The ALJ arguably met the first step of the treating physician analysis. Although the ALJ
did not expressly state that she was not giving Dr. Knight’s opinion “controlling weight”, she
assigned it “little weight” after finding that it was not supported by Plaintiff’s hearing testimony
or by Dr. Knight’s examinations. Thus, it is apparent that she did not assign the opinion
controlling weight. Nonetheless, while the ALJ may have provided adequate reasons (if
supported by substantial evidence) to explain why she was not giving Dr. Knight’s opinion
controlling weight, that does not end the treating physician analysis. In addition, the ALJ must
discuss how much weight to afford the opinion based on the step-two factors.
Here, although the ALJ assigned little weight to Dr. Knight’s opinion, there is no
indication that she considered any of the factors listed in the regulations. The Court simply does
not know whether the ALJ considered the examining and treating relationship between Plaintiff
and Dr. Knight, the length of the relationship, the supportability of Dr. Knight’s opinions, or Dr.
Knight’s specialty, among other factors, in deciding to give limited weight to Dr. Knight’s
opinion. See 20 C.F.R. §§ 404.1527(c), 416.927(c). Although an ALJ need not explicitly address
each of the above six factors, an ALJ must provide reasons that are sufficiently specific for
subsequent reviewers to understand why she assigned a particular weight to a particular opinion.

STORED DATA:
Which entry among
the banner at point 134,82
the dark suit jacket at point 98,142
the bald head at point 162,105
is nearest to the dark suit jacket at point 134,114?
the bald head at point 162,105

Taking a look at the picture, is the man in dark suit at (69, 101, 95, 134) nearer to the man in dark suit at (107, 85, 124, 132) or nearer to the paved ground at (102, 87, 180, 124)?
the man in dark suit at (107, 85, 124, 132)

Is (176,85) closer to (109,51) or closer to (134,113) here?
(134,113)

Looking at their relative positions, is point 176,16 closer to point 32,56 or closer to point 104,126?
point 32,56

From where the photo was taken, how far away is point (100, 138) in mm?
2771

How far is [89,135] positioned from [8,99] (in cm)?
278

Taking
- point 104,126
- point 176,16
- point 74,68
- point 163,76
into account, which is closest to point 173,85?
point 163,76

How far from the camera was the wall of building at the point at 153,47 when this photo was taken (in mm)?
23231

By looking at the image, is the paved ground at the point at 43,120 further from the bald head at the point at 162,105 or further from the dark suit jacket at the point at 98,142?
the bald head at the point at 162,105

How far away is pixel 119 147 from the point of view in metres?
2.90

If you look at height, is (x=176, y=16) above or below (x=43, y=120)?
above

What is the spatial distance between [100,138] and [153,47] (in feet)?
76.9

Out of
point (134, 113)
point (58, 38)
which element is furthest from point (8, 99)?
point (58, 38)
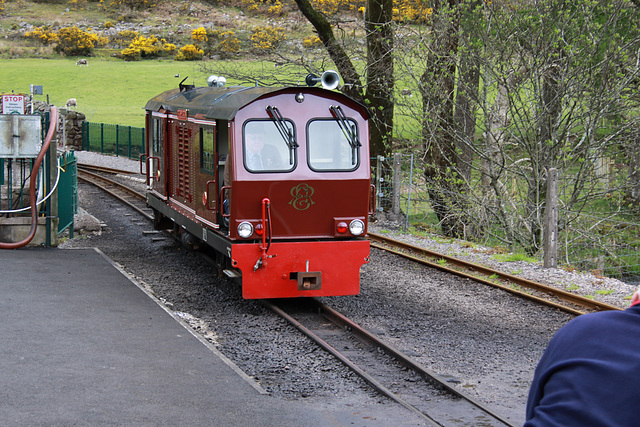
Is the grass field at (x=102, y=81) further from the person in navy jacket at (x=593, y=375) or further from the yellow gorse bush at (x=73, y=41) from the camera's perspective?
the person in navy jacket at (x=593, y=375)

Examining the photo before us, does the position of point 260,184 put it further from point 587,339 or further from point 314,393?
point 587,339

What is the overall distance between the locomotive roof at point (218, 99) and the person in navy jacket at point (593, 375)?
7845mm

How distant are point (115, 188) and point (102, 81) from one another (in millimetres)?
40042

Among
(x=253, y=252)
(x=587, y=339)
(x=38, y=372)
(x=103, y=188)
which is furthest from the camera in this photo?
(x=103, y=188)

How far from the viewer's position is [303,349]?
8.37 m

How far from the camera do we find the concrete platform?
5.85 metres

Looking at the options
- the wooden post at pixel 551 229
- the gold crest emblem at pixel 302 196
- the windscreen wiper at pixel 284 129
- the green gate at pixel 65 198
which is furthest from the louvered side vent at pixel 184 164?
the wooden post at pixel 551 229

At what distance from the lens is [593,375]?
6.32 ft

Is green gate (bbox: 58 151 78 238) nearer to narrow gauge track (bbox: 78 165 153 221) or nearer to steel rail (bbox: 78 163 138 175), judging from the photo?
narrow gauge track (bbox: 78 165 153 221)

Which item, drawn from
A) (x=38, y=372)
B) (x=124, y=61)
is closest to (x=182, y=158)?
(x=38, y=372)

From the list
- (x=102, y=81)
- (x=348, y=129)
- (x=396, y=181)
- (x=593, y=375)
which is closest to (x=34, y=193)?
(x=348, y=129)

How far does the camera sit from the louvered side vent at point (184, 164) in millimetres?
11938

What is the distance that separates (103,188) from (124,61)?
177 feet

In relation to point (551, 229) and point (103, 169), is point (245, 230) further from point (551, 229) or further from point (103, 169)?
point (103, 169)
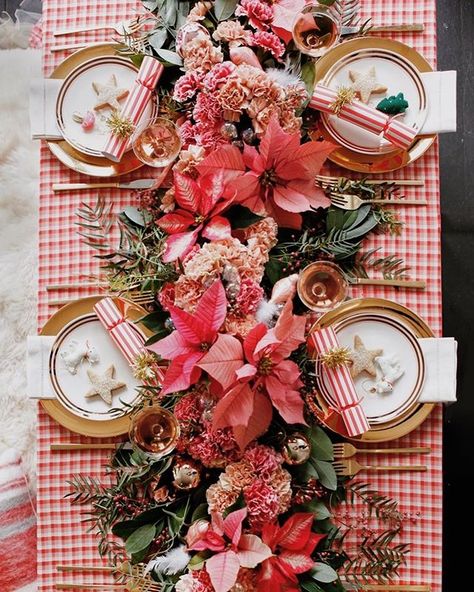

PROBLEMS AND TASKS:
1/ In the passage on the treating physician analysis, what weight did the ALJ assign to Dr. Knight's opinion?
2/ Write out everything in the passage on the treating physician analysis from "Here, although the" down to "a particular opinion.".
3/ Continue the passage on the treating physician analysis, starting after its last sentence.

EXERCISE RESPONSES:
1/ Little weight.

2/
Here, although the ALJ assigned little weight to Dr. Knight’s opinion, there is no
indication that she considered any of the factors listed in the regulations. The Court simply does
not know whether the ALJ considered the examining and treating relationship between Plaintiff
and Dr. Knight, the length of the relationship, the supportability of Dr. Knight’s opinions, or Dr.
Knight’s specialty, among other factors, in deciding to give limited weight to Dr. Knight’s
opinion. See 20 C.F.R. §§ 404.1527(c), 416.927(c). Although an ALJ need not explicitly address
each of the above six factors, an ALJ must provide reasons that are sufficiently specific for
subsequent reviewers to understand why she assigned a particular weight to a particular opinion.

3/
The Court agrees that evidence of Plaintiff’s activities of daily living tends to undermine
Dr. Knight’s opinion. However, given the extent of the limitations Dr. Knight assessed and his
status as a treating physician, the ALJ’s brief references to Plaintiff’s activities of daily living are
insufficient to support her assignment of little weight to Dr. Knight’s opinion. And, her
conclusory statement that Dr. Knight’s examinations fail to support his conclusions, absent
further explanation, fails to significantly further undermine Dr. Knight’s opinion. This is
particularly true given that the limitations assessed by Dr. Knight concerned mental capacity
issues for which objective medical evidence is less likely to be available.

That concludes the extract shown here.